TASK DIRECTIONS: Repeat, line for line, the entries printed below.

RECORDS FOR THE EXERCISE:
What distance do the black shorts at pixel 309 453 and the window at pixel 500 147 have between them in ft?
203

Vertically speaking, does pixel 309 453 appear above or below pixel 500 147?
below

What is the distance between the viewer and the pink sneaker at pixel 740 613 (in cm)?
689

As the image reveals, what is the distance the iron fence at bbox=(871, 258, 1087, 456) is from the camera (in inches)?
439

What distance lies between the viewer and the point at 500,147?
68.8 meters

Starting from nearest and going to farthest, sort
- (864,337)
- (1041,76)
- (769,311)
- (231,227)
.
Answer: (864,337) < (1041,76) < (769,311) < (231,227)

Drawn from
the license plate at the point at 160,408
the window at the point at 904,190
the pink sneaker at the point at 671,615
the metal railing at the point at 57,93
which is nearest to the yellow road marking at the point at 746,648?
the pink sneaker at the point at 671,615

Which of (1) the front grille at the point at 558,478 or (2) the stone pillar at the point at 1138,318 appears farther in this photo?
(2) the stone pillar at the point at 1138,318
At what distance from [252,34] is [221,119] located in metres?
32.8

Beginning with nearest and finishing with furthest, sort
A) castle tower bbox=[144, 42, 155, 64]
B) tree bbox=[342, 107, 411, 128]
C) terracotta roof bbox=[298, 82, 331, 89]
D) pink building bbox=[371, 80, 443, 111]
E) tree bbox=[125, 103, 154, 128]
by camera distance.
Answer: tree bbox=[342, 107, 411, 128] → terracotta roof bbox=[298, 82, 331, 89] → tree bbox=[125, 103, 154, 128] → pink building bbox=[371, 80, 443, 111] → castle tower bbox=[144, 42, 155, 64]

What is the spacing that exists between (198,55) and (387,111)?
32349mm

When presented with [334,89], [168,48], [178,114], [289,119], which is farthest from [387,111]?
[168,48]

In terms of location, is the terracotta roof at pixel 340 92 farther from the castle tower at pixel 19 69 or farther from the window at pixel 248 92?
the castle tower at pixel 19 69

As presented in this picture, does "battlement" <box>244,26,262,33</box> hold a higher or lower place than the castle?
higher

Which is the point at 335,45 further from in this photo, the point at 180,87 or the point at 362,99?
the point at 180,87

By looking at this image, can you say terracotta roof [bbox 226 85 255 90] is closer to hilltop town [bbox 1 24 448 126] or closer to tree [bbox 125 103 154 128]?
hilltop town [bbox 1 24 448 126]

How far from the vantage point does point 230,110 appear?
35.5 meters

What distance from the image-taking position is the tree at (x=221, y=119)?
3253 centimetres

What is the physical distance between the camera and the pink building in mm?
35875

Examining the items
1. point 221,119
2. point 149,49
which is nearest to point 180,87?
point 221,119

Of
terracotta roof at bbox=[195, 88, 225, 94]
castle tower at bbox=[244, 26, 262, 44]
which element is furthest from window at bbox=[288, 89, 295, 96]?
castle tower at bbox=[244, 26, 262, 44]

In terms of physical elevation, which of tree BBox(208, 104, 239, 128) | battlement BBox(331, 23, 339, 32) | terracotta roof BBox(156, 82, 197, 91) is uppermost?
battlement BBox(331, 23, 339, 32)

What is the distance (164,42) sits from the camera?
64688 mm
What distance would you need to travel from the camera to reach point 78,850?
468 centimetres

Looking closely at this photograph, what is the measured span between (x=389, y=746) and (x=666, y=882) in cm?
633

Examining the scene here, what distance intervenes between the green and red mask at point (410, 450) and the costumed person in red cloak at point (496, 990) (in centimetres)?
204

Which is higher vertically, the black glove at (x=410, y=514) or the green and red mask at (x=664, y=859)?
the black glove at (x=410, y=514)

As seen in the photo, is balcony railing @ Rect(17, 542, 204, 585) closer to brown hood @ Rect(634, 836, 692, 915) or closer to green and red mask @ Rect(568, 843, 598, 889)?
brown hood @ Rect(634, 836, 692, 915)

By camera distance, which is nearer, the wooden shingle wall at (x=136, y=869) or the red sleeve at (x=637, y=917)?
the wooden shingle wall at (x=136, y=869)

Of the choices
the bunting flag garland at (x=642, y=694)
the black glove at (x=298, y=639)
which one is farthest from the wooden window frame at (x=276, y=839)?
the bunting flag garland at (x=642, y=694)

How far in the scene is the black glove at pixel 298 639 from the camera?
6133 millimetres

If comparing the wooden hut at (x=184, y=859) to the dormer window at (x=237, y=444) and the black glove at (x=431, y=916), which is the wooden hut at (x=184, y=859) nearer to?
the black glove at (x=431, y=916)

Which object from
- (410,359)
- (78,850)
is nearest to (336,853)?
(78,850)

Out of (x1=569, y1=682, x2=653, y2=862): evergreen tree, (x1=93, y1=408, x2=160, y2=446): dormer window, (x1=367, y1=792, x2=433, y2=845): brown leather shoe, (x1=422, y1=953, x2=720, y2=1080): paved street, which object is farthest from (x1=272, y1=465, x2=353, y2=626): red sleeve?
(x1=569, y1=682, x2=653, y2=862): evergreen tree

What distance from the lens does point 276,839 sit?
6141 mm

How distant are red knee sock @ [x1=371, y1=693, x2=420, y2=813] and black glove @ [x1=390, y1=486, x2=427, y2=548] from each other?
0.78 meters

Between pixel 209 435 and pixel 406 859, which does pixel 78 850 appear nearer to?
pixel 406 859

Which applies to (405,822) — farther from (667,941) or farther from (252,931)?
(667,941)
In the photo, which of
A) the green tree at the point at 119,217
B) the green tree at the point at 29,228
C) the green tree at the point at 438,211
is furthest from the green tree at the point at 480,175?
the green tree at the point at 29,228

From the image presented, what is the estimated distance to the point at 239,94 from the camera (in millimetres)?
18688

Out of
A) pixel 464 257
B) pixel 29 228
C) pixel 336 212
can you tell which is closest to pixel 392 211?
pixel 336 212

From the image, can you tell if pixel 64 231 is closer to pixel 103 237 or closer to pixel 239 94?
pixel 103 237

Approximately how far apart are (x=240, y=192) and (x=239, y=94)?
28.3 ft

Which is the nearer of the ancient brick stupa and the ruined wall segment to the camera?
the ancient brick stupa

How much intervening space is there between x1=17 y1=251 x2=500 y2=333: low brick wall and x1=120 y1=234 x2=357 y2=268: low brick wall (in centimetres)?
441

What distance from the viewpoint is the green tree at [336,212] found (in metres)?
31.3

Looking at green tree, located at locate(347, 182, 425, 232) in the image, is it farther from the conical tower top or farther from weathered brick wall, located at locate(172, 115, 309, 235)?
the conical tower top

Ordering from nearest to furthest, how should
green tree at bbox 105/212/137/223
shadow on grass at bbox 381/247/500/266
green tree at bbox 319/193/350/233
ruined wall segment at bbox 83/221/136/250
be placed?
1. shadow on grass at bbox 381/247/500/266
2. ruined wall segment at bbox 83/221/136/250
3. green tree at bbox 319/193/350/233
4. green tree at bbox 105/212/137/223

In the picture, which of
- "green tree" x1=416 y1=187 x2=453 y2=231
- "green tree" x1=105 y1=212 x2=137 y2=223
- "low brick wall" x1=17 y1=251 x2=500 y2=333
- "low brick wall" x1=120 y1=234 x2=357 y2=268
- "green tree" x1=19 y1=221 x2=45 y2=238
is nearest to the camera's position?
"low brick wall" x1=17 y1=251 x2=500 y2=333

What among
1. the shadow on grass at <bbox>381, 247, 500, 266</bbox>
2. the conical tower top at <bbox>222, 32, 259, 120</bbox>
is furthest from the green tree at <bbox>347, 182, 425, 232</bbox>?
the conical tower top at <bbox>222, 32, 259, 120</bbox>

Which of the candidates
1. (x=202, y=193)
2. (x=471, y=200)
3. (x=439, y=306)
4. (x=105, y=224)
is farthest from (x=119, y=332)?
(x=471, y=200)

CORRECT ANSWER:
What distance do the black shorts at pixel 309 453 and the window at pixel 500 147 have between them in ft?
203

Vertically speaking, does pixel 309 453 appear above or below pixel 500 147?
below

What is the distance between the viewer and the pink sneaker at pixel 740 613 (in cm)?
689

As the image reveals, what is the distance the iron fence at bbox=(871, 258, 1087, 456) is from the camera (in inches)?
439

What distance lies between the viewer and the point at 500,147?
68.8 meters

Starting from nearest and going to farthest, sort
- (864,337)
- (1041,76)
- (769,311)
- (231,227)
.
Answer: (864,337) < (1041,76) < (769,311) < (231,227)

Drawn from
the license plate at the point at 160,408
the window at the point at 904,190
the pink sneaker at the point at 671,615
the metal railing at the point at 57,93
which is nearest to the yellow road marking at the point at 746,648?
the pink sneaker at the point at 671,615

Which of (1) the front grille at the point at 558,478 or (2) the stone pillar at the point at 1138,318 appears farther in this photo?
(2) the stone pillar at the point at 1138,318
At what distance from [252,34] is [221,119] located in metres?
32.8

Beginning with nearest and finishing with furthest, sort
A) castle tower bbox=[144, 42, 155, 64]
B) tree bbox=[342, 107, 411, 128]
C) terracotta roof bbox=[298, 82, 331, 89]
D) pink building bbox=[371, 80, 443, 111]
E) tree bbox=[125, 103, 154, 128]
by camera distance.
Answer: tree bbox=[342, 107, 411, 128] → terracotta roof bbox=[298, 82, 331, 89] → tree bbox=[125, 103, 154, 128] → pink building bbox=[371, 80, 443, 111] → castle tower bbox=[144, 42, 155, 64]

What is the spacing that exists between (198,55) and (387,111)?
32349mm

When presented with [334,89], [168,48], [178,114], [289,119], which is farthest from [387,111]?
[168,48]

In terms of location, is the terracotta roof at pixel 340 92 farther from the castle tower at pixel 19 69 or farther from the window at pixel 248 92?
the castle tower at pixel 19 69

As presented in this picture, does "battlement" <box>244,26,262,33</box> hold a higher or lower place than the castle?
higher

Which is the point at 335,45 further from in this photo, the point at 180,87 or the point at 362,99?
the point at 180,87

By looking at this image, can you say terracotta roof [bbox 226 85 255 90] is closer to hilltop town [bbox 1 24 448 126] or closer to tree [bbox 125 103 154 128]?
hilltop town [bbox 1 24 448 126]

How far from the vantage point does point 230,110 appear?
35.5 meters

What distance from the image-taking position is the tree at (x=221, y=119)?
3253 centimetres

What is the physical distance between the camera and the pink building in mm?
35875

Examining the items
1. point 221,119
2. point 149,49
which is nearest to point 180,87?
point 221,119

Of
terracotta roof at bbox=[195, 88, 225, 94]
castle tower at bbox=[244, 26, 262, 44]
which element is furthest from window at bbox=[288, 89, 295, 96]?
castle tower at bbox=[244, 26, 262, 44]

In terms of physical elevation, which of tree BBox(208, 104, 239, 128) | battlement BBox(331, 23, 339, 32) | terracotta roof BBox(156, 82, 197, 91) is uppermost?
battlement BBox(331, 23, 339, 32)

What is the distance (164,42) sits from the camera?
64688 mm
What distance would you need to travel from the camera to reach point 78,850?
468 centimetres

Looking closely at this photograph, what is the measured span between (x=389, y=746) and (x=666, y=882) in cm?
633

Examining the scene here, what distance intervenes between the green and red mask at point (410, 450) and the costumed person in red cloak at point (496, 990) (in centimetres)?
204

Which is higher vertically, the black glove at (x=410, y=514) or the green and red mask at (x=664, y=859)?
the black glove at (x=410, y=514)

As seen in the photo, is balcony railing @ Rect(17, 542, 204, 585) closer to brown hood @ Rect(634, 836, 692, 915) or closer to green and red mask @ Rect(568, 843, 598, 889)?
brown hood @ Rect(634, 836, 692, 915)

By camera distance, which is nearer, the wooden shingle wall at (x=136, y=869) or the red sleeve at (x=637, y=917)?
the wooden shingle wall at (x=136, y=869)

Of the choices
the bunting flag garland at (x=642, y=694)
the black glove at (x=298, y=639)
which one is farthest from the wooden window frame at (x=276, y=839)?
the bunting flag garland at (x=642, y=694)

How far in the scene is the black glove at pixel 298 639 from the camera?
6133 millimetres

If comparing the wooden hut at (x=184, y=859) to the dormer window at (x=237, y=444) and the black glove at (x=431, y=916), which is the wooden hut at (x=184, y=859) nearer to?
the black glove at (x=431, y=916)

Which object from
- (410,359)
- (78,850)
is nearest to (336,853)?
(78,850)

Out of (x1=569, y1=682, x2=653, y2=862): evergreen tree, (x1=93, y1=408, x2=160, y2=446): dormer window, (x1=367, y1=792, x2=433, y2=845): brown leather shoe, (x1=422, y1=953, x2=720, y2=1080): paved street, which object is farthest from (x1=272, y1=465, x2=353, y2=626): red sleeve?
(x1=569, y1=682, x2=653, y2=862): evergreen tree

What distance from the lens does point 276,839 sit?
6141 mm

How distant are red knee sock @ [x1=371, y1=693, x2=420, y2=813] and black glove @ [x1=390, y1=486, x2=427, y2=548] from each other?
0.78 meters

Between pixel 209 435 and pixel 406 859, which does pixel 78 850 appear nearer to?
pixel 406 859

Which applies to (405,822) — farther from (667,941) or farther from (252,931)?
(667,941)
In the photo, which of
A) the green tree at the point at 119,217
B) the green tree at the point at 29,228
C) the green tree at the point at 438,211
is furthest from the green tree at the point at 480,175?
the green tree at the point at 29,228

From the image presented, what is the estimated distance to the point at 239,94 from the camera (in millimetres)?
18688

Out of
A) pixel 464 257
B) pixel 29 228
C) pixel 336 212
can you tell which is closest to pixel 392 211?
pixel 336 212

From the image, can you tell if pixel 64 231 is closer to pixel 103 237 or closer to pixel 239 94?
pixel 103 237

Approximately how far apart are (x=240, y=192) and (x=239, y=94)?
28.3 ft

Which is the nearer of the ancient brick stupa and the ruined wall segment to the camera?
the ancient brick stupa

How much intervening space is there between x1=17 y1=251 x2=500 y2=333: low brick wall and x1=120 y1=234 x2=357 y2=268: low brick wall (in centimetres)?
441

What distance from the viewpoint is the green tree at [336,212] found (in metres)?
31.3

Looking at green tree, located at locate(347, 182, 425, 232) in the image, is it farther from the conical tower top or farther from weathered brick wall, located at locate(172, 115, 309, 235)?
the conical tower top

Ordering from nearest to furthest, how should
green tree at bbox 105/212/137/223
shadow on grass at bbox 381/247/500/266
green tree at bbox 319/193/350/233
ruined wall segment at bbox 83/221/136/250
be placed?
1. shadow on grass at bbox 381/247/500/266
2. ruined wall segment at bbox 83/221/136/250
3. green tree at bbox 319/193/350/233
4. green tree at bbox 105/212/137/223

In the picture, which of
- "green tree" x1=416 y1=187 x2=453 y2=231
- "green tree" x1=105 y1=212 x2=137 y2=223
- "low brick wall" x1=17 y1=251 x2=500 y2=333
- "low brick wall" x1=120 y1=234 x2=357 y2=268
- "green tree" x1=19 y1=221 x2=45 y2=238
is nearest to the camera's position?
"low brick wall" x1=17 y1=251 x2=500 y2=333

What among
1. the shadow on grass at <bbox>381, 247, 500, 266</bbox>
2. the conical tower top at <bbox>222, 32, 259, 120</bbox>
is furthest from the green tree at <bbox>347, 182, 425, 232</bbox>?
the conical tower top at <bbox>222, 32, 259, 120</bbox>

Which of the candidates
1. (x=202, y=193)
2. (x=471, y=200)
3. (x=439, y=306)
4. (x=105, y=224)
is farthest from (x=119, y=332)?
(x=471, y=200)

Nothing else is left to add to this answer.